Work required — Duplicate every line of the material below without altering anything, and omit the pictures from your copy.

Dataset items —
====

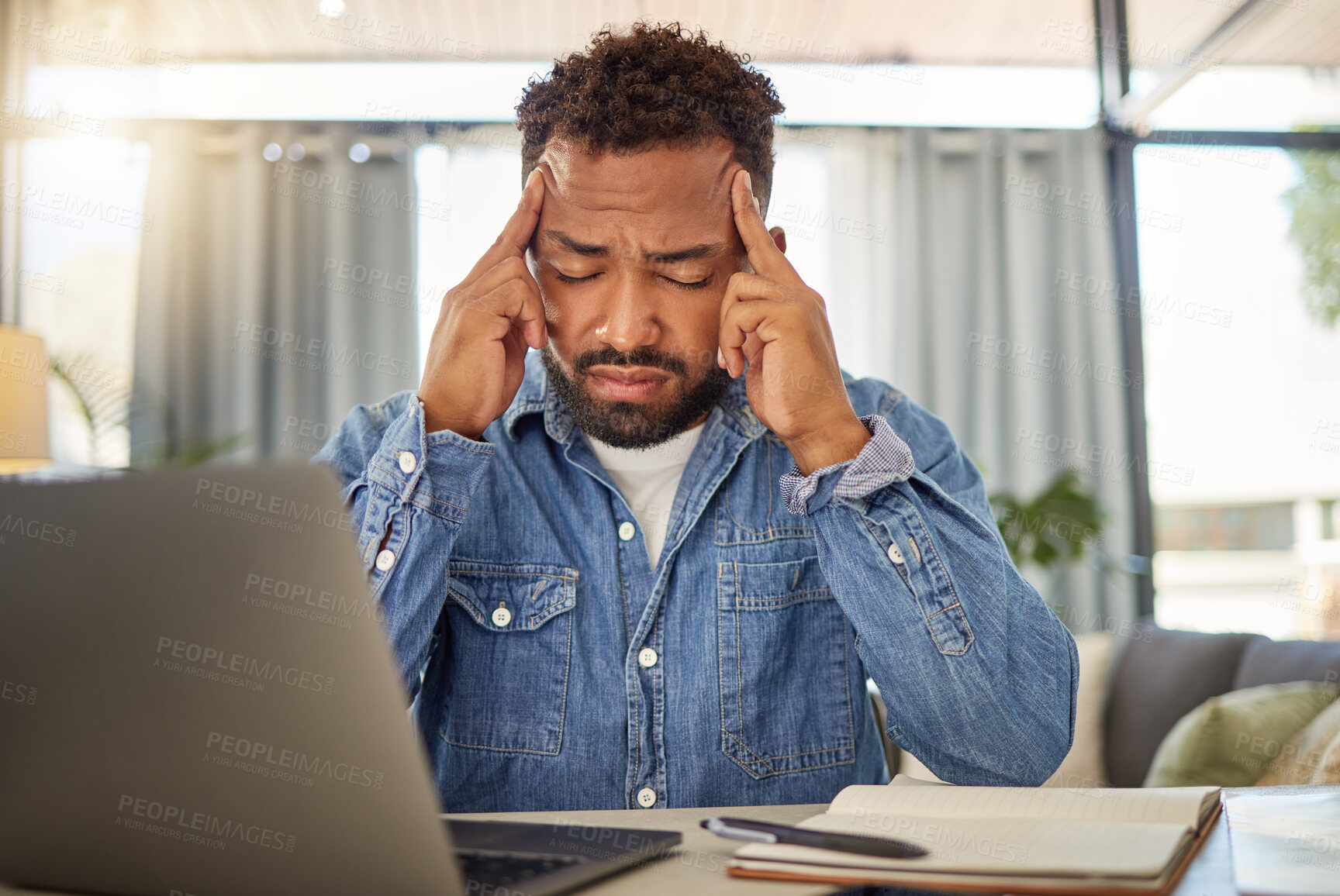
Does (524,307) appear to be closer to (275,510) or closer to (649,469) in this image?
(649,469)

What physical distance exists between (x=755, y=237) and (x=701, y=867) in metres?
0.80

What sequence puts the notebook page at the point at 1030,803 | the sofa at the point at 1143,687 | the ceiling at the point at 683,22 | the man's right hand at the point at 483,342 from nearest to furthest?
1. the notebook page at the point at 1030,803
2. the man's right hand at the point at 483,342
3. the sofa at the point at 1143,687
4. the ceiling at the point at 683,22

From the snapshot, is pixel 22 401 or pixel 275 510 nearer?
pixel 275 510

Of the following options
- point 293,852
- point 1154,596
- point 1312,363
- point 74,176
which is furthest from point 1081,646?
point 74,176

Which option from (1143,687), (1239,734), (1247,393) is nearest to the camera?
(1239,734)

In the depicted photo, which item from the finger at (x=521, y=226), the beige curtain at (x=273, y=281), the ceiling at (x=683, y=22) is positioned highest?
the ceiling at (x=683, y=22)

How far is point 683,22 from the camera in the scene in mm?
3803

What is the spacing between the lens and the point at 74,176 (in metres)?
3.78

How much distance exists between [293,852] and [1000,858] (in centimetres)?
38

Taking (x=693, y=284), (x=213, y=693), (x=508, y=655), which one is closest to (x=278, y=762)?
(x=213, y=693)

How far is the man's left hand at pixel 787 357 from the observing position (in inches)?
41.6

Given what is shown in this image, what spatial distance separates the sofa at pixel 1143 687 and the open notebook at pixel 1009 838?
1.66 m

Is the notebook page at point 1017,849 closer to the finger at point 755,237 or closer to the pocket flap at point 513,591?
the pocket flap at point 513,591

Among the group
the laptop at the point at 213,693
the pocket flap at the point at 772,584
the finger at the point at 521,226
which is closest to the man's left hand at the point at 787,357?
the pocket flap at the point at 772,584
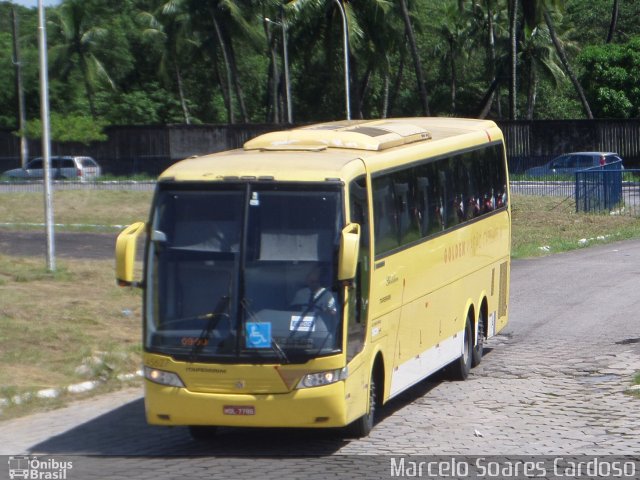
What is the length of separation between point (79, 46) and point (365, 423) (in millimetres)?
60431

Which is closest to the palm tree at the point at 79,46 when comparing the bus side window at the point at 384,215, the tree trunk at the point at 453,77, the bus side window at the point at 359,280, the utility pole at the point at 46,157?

====

Final result —
Does (524,307) appear to be closer to (275,510) or closer to (649,469) in this image?
(649,469)

What physical distance exists between (x=755, y=237) and (x=701, y=867) in metres?
0.80

What sequence puts the notebook page at the point at 1030,803 | the sofa at the point at 1143,687 | the ceiling at the point at 683,22 | the man's right hand at the point at 483,342 from nearest to furthest?
1. the notebook page at the point at 1030,803
2. the man's right hand at the point at 483,342
3. the sofa at the point at 1143,687
4. the ceiling at the point at 683,22

From the snapshot, is pixel 22 401 or pixel 275 510 nearer?
pixel 275 510

Of the following options
- point 293,852
- point 1154,596
- point 1312,363
- point 74,176
which is furthest from point 1081,646?
point 74,176

Which option from (1143,687), (1239,734), (1247,393) is nearest to the camera?
(1239,734)

In the depicted photo, which item from the finger at (x=521, y=226), the beige curtain at (x=273, y=281), the ceiling at (x=683, y=22) is positioned highest?
the ceiling at (x=683, y=22)

How far is point 683,22 from the camera in the scene in mm?
3803

What is the spacing between the lens and the point at 74,176 (in metres)?
3.78

How much distance exists between [293,852] and [1000,858] (in centimetres)?
38

Taking (x=693, y=284), (x=213, y=693), (x=508, y=655), which one is closest to (x=278, y=762)?
(x=213, y=693)

How far is the man's left hand at pixel 787 357 from the observing position (in inches)?
41.6

Given what is shown in this image, what spatial distance separates the sofa at pixel 1143 687 and the open notebook at pixel 1009 838?
1.66 m

Is the notebook page at point 1017,849 closer to the finger at point 755,237 or closer to the pocket flap at point 513,591?
the pocket flap at point 513,591

Among the group
the laptop at the point at 213,693
the pocket flap at the point at 772,584
the finger at the point at 521,226
which is closest to the man's left hand at the point at 787,357?
the pocket flap at the point at 772,584
What is the length of separation between point (79, 46) and point (365, 423) (in millimetres)?
60431

Which is closest to the palm tree at the point at 79,46 when comparing the bus side window at the point at 384,215, the tree trunk at the point at 453,77, the bus side window at the point at 359,280, the utility pole at the point at 46,157?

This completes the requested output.